The White Sox success can be chalked up to: manager Robin Ventura’s calm demeanor in stark contrast to the raving lunacy of Ozzie Guillen; Jake Peavy coming back from injury and pitching like a top tier starter; Chris Sale’s development as a starting pitcher; Adam Dunn’s and Alex Rios’s comebacks; and the parity around the American League.

Ventura and Mike Matheny have become a regular “example” that managers don’t need to have managerial experience to be successful. Of course it’s nonsense and taken greatly out of context. Ventura’s done a good job and his cachet as a former All Star player and popular person in Chicago has helped him greatly, but anyone other than Guillen would’ve been taken as a welcome respite from the daily haranguing and controversy that surrounded the former manager’s big mouth and followed him—with disastrous results—to Miami.

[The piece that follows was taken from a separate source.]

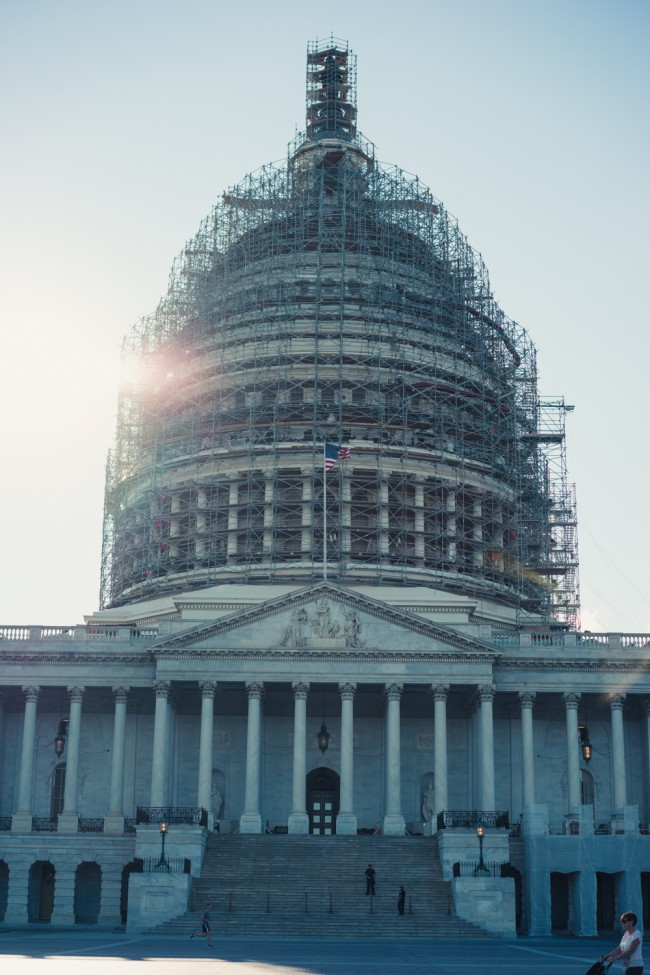 Capitol Building dome under construction 2015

As long as Williams is the GM, the White Sox have a chance to be competitive because he has no patience for long rebuilds and makes aggressive maneuvers accordingly.

Detroit Tigers

The Tigers have been inconsistent in every facet. Their defense, while not being as bad as predicted, still isn’t good; the offense is 7th in the AL in runs scored despite having two MVP candidates Prince Fielder and Miguel Cabrera, plus Austin Jackson having a fantastic year; the bullpen has been shaky; and Justin Verlander has been excellent and is still a Cy Young Award candidate, but has taken enough of a step back from his CYA/MVP of 2011 back to humanity to account for the Tigers fighting for a playoff spot.

There’s been talk that manager Jim Leyland, in the final year of his contract, could be in trouble if the Tigers don’t make the playoffs. It’s silly. Leyland can still handle the egos in that clubhouse and the very last thing the Tigers need to do and, tying in with the concept of a manager with zero experience, is to hire someone young just to make a change.

The Tigers dealt away several prospects including Jacob Turner to get Omar Infante and Anibal Sanchez, but they’ve held onto Avisail Garcia and Nick Castellanos. The farm system is not barren and as long as they have Fielder, Cabrera, and Verlander, they’ll be competitive. Changing managers for the sake of it makes zero sense.

Kansas City Royals

It’s ludicrous how those who felt the Royals were going to parlay their loaded farm system into a leap to legitimate contention jump off the train as soon as a rebuild doesn’t adhere to the “plan”. Young players sometimes hit speedbumps on the way up. Eric Hosmer and Mike Moustakas are still two players around whom to build; Alex Gordon is a solid presence at the plate and in the field; Billy Butler is emerging as an unknown star; and Salvador Perez and several young pitchers got hurt.

The talent is still there. As long as they don’t panic, there’s no reason they can’t contend in 2013.

They do need to show improvement for manager Ned Yost to keep his job past next May/June; and GM Dayton Moore will probably get one more managerial hire if Yost has to be replaced, then the onus will be on him.

Cleveland Indians

2012 went completely wrong with 2013 not looking much better. They got off to a good start and were hovering around contention through mid-season until they collapsed completely and, since being 50-50 on July 27th, have gone 10-36. Manny Acta has a contract for next season, but since the Indians don’t have much money to spend and are openly ready to listen to offers for one of their few marketable players Shin-Soo Choo, there’s no point in sending Acta back out there as a lame duck when they have a managerial prospect in the popular former Indians’ hero Sandy Alomar Jr. on the coaching staff.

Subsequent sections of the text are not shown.